İngiltere’nin AİHM’den çekilmesi pek o denli kolay olmaz. Zira İrlanda sıkıntısında şiddeti ortadan kaldıran Güzel Cuma ile Brexit dahil İngiltere’nin imzaladığı memleketler arası mutabakatlardaki insan hakları yükümlülüklerinin temelini oluşturuyor AİHM. Mahkemenin yargı yetkisini terk etmek, Birleşik Krallık’ta yasal belirsizliklere de yol açar katiyen. Lakin farklı düşünenler de var; Brexit nedeniyle AB Temel Haklar Kaidesi tarafından sunulan insan haklarının korunmasına yönelik garantiler geçerliliğini yitirecektir. Bu nedenle İngiltere’nin AİHM’den çıkması mümkün bu türlü düşünenlere nazaran.

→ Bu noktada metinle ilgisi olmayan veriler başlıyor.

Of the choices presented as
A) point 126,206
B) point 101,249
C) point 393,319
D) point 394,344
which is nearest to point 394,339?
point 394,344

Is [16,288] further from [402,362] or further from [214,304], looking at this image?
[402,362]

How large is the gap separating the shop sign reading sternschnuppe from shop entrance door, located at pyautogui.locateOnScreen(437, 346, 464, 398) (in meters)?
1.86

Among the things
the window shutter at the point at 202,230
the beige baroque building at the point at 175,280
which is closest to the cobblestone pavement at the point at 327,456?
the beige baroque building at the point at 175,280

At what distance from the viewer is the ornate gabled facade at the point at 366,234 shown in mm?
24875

Güvenlik tasası hak tanımaz
Şimdi ülkelerin tüm siyasetlerini güvenlik temeli üzerine kurdukları bir periyotta yaşıyoruz. İngiltere de dış bağlantılara bu türlü bakıyor. Başbakan Boris Johnson, ulusal güvenlik gerekçesiyle gerekirse insan hakları mevzuatını yırtıp atmaya hazır olduğunu söylemişti bir orta. AİHM’in ülkedeki kimi türel uygulamaları engellemesiydi bunun nedeni. AİHM ile İngiltere geçmişte bir çok bahiste çatıştı. AİHM, İngiltere’nin en tehlikeli radikal imamlarından biri olmakla suçlanan Ebu Katade’nin azap göreceği gerekçesiyle Ürdün’e gönderilmesini yasaklamış, akabinde İngiltere yargısı, Katade’yi hür bırakmak zorunda kalmıştı. Ayrıyeten AİHM tekrar İngiltere’de mahkumlara oy hakkı verilmesini de karara bağlamıştı. İngiltere’nin şad olmadığı gelişmeler bunlar.

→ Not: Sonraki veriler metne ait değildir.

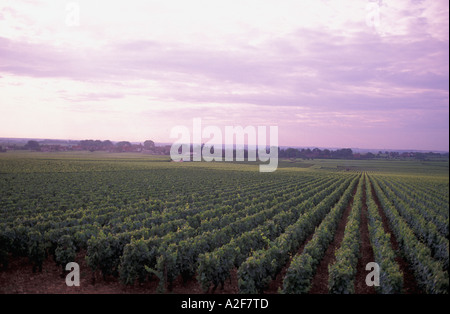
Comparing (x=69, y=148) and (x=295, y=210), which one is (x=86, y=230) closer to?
(x=295, y=210)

AİHM bilhassa sığınmacılar konusunda ilgili ülkeleri soruna sokan tavırlar alıyordu. AİHM Başsavcısı, sığınma talep sistemleri Avrupa’ya giren sığınmacı akını yüzünden bozulan birtakım ülkelerin güvenlik kaygılarına lakin son vakitlerde cevap verdi. Dublin Tüzüğü ismiyle yapılan bir kadro düzenlemeler getirdi. Fakat bu birtakım Avrupa ülkelerinin mahkemeye yönelik şikayetlerine pürüz olamadı.

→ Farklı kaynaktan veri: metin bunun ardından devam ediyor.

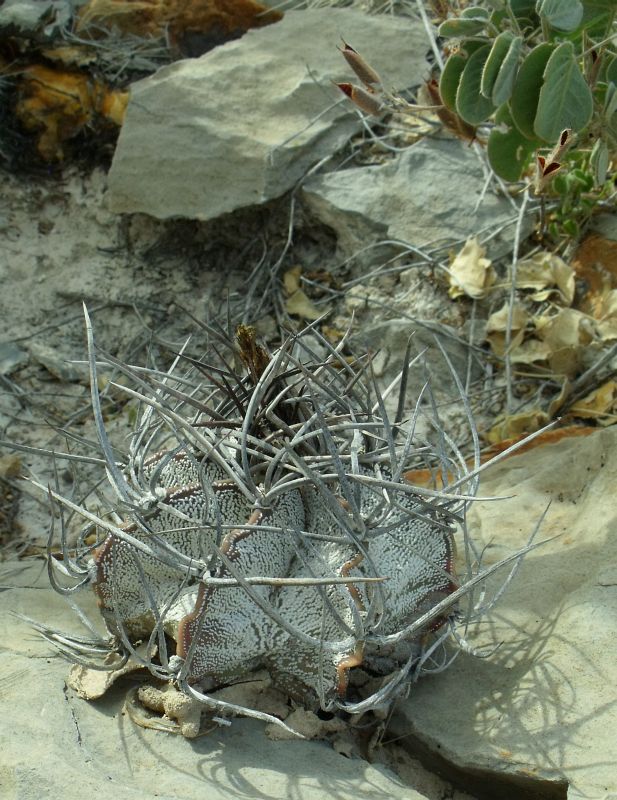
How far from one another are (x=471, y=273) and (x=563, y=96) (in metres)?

Tutumu diktatörleri cesaretlendirir
İngiltere, AİHM’in hür hareket etme ile bir ülkeden ayrılma hakkını düzenleyen, hudut dışı etmeleri yasaklayan, diğer bir ülkeye giriş hakkını tanıyan 4. Protokolünü onaylamamıştır. Güvenlik telaşlarıyla doğal.
İngiltere’nin AİHM kararlarından şad olmayışı, kararları tartışmalı hale getirmesi, kimi ülkelerdeki diktatör ya da otoriter rejim yöneticilerine, kurucularından olan İngiltere’nin bile AİHM’den mutlu olmadığı propagandasını yapma fırsatı verecek, insan hakları ihlallerini uygulamada rahat davranmalarına yol açacak.
AİHM kararlarını hukuku problemli ülkelere dayatan lakin kendi “kusursuz sistemi”nin yol açtığı hak ihlalleri karşısında tavır alan AİHM’i neredeyse tanımayan bir ülke olarak önemli bir iki yüzlülük sergiliyor İngiltere.
Kimi diktatörlere de bu tavrıyla cüret veriyor alışılmış.